Tropospheric Rossby Wave Breaking and the SAM
Published Web Locationhttps://doi.org/10.1175/2010JCLI4009.1
An objective analysis of tropospheric anticyclonic- and cyclonic-breaking Rossby waves is performed for the Southern Hemisphere in austral summer (December–February) of 1979–2009. The climatology of both anticyclonic and cyclonic Rossby wave breaking (RWB) frequency is presented. The frequency of anticyclonic RWB is highest in an extended region of the Eastern Hemisphere on the anticyclonic side of the jet, while that of cyclonic RWB is highest on the cyclonic side of the jet. A composite analysis of anticyclonic and cyclonic RWB shows how they contribute to a positive and negative southern annual mode (SAM) index, respectively. The time series of austral summer anticyclonic RWB occurrence has a trend that closely matches the trend in the SAM index.

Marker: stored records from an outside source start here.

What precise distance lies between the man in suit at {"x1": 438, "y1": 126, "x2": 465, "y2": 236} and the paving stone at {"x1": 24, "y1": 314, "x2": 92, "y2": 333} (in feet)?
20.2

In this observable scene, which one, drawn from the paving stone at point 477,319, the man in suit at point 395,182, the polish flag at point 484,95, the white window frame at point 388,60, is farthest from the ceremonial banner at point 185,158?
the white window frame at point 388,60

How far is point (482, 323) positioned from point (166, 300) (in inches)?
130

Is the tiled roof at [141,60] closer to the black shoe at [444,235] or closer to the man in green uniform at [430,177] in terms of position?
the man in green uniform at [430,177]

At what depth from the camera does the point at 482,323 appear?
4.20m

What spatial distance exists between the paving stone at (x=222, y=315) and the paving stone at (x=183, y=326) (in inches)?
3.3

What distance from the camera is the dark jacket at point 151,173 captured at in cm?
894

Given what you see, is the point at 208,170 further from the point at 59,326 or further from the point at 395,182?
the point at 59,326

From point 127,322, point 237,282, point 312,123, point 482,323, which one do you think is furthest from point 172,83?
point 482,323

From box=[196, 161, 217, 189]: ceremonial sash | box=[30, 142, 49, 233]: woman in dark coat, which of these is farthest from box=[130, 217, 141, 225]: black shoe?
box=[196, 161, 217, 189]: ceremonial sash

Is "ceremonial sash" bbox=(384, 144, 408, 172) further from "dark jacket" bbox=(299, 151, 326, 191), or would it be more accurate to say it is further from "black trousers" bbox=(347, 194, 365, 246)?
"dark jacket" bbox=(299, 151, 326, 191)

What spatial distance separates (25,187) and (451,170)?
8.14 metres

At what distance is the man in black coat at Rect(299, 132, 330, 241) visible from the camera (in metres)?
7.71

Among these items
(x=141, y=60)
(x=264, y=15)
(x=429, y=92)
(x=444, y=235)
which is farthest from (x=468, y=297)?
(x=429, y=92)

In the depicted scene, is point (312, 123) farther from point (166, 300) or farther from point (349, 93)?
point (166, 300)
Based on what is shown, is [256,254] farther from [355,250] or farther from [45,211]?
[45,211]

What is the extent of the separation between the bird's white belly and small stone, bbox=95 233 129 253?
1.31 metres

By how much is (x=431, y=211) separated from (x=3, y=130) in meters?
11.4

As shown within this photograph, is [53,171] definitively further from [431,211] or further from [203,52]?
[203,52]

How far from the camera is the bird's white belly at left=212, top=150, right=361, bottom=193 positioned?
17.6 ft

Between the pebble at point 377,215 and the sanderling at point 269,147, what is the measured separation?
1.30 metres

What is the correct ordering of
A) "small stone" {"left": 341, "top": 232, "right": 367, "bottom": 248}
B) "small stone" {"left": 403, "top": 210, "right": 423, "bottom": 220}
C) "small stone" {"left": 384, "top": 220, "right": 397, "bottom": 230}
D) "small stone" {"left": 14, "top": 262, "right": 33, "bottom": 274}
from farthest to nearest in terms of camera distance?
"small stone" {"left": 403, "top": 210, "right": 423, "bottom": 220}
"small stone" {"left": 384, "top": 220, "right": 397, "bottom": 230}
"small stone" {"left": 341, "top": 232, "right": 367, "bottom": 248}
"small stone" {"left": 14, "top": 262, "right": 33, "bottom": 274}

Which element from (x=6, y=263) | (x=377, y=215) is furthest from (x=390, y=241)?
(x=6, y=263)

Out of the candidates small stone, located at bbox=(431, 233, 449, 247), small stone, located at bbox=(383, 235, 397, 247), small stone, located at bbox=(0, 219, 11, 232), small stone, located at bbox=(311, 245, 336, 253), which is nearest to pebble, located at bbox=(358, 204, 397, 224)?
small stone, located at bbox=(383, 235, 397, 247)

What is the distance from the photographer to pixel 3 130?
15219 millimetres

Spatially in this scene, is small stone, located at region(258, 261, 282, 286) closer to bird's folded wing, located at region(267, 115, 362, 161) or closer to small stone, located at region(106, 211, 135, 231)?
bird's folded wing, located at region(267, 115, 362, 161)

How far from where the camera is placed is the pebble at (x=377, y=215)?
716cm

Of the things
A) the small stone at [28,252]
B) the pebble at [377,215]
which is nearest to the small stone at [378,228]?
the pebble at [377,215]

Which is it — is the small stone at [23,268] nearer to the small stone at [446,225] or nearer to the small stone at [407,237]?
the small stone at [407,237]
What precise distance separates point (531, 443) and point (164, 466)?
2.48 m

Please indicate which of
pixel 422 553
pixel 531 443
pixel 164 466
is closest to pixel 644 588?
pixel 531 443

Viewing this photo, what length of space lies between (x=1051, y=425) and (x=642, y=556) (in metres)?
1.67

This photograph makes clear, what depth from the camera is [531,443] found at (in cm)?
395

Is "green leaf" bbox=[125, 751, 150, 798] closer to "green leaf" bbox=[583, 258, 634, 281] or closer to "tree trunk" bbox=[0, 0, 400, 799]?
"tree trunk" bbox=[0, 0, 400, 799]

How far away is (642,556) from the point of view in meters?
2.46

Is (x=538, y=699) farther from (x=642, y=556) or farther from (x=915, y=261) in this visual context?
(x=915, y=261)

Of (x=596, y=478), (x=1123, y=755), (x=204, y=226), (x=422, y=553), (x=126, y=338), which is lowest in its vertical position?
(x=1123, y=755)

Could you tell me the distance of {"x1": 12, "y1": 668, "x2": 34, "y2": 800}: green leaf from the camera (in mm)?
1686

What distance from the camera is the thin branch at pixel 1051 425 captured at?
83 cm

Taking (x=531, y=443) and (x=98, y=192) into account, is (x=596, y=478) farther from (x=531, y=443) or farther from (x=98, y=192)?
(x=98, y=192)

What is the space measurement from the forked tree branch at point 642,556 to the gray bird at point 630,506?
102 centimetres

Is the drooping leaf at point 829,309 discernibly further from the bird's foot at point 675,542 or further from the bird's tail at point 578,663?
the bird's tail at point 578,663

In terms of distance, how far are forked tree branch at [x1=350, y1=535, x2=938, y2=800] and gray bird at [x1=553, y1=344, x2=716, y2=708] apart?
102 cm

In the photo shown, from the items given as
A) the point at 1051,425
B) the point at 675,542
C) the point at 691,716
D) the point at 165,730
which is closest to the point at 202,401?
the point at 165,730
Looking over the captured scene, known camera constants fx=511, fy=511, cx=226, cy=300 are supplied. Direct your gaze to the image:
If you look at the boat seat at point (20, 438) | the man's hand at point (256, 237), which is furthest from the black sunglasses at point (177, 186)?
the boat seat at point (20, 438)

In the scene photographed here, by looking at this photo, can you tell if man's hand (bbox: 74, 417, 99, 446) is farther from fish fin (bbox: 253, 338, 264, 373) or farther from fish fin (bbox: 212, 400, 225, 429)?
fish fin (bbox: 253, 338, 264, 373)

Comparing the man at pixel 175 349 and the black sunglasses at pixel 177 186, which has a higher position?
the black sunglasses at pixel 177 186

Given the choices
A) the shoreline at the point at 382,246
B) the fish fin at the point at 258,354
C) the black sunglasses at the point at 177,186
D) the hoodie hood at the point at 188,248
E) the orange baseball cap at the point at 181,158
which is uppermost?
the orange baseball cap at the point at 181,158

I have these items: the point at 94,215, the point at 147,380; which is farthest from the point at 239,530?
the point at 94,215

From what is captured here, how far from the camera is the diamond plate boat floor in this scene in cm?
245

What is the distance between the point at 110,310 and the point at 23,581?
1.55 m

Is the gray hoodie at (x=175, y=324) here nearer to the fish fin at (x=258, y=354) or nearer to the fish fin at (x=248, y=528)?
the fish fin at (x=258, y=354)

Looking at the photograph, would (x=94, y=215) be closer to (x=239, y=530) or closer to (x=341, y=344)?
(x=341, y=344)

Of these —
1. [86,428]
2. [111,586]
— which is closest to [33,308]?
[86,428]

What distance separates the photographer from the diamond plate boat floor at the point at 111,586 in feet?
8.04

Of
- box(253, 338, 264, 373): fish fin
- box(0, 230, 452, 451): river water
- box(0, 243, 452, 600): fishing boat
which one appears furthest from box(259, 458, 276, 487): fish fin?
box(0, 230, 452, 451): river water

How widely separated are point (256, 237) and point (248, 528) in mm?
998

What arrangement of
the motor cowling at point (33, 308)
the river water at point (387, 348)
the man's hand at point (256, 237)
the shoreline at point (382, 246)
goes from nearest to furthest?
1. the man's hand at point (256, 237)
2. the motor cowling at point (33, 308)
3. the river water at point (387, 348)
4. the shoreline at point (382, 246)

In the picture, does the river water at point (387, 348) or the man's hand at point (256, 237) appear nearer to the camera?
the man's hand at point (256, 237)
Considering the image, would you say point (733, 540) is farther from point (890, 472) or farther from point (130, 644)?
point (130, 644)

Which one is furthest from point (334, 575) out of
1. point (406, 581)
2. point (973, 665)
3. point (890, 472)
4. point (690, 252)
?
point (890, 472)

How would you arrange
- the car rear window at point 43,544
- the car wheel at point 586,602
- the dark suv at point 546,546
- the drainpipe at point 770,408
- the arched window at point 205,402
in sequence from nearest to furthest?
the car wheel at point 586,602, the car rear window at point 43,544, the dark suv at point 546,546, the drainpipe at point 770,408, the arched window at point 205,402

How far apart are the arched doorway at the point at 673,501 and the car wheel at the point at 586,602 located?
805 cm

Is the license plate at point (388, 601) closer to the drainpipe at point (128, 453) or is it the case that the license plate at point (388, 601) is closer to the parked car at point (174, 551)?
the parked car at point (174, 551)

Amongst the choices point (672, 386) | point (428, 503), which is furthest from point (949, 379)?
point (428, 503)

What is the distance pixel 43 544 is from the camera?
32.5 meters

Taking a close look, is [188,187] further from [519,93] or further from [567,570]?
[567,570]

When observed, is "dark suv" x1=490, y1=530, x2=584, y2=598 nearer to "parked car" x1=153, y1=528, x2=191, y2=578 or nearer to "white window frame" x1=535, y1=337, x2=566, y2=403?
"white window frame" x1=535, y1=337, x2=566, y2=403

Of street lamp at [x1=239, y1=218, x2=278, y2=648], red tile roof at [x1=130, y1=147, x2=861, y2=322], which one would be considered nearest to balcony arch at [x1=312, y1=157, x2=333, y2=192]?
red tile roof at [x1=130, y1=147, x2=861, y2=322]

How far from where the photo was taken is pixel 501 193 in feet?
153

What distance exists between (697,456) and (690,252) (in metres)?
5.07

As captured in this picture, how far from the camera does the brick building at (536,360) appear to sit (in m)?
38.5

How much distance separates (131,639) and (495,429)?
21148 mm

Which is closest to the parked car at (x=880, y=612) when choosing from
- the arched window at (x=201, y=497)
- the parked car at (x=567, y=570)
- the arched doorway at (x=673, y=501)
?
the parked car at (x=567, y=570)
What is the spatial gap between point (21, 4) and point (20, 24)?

Regions of RWB that are significantly correlated with the SAM index are objectively determined. Even though several such regions are identified, only two regions (anticyclonic and cyclonic) covering 17% of the area of the hemisphere are required in a linear regression model of the SAM index. The anticyclonic RWB region is zonally extended at 45°S and explains 78% of the variability of the summer-mean SAM index. The cyclonic region is located at high latitudes somewhat decoupled from the jet, in the longitudinal sector of the Indian Ocean. On synoptic time scales, transitions of the SAM index respond to RWB without time lag.
ENSO cycles present an interesting zonal asymmetry to the distribution of Southern Hemispheric RWB in the central Pacific. Anticyclonic RWB is increased in the tropical/subtropical central Pacific during La Niña compared to El Niño. This increase is related to the strong local decrease in zonal wind. At the same time, anticyclonic RWB outside the central Pacific is increased in frequency poleward and decreased in frequency equatorward of 42°S, corresponding to a positive SAM index.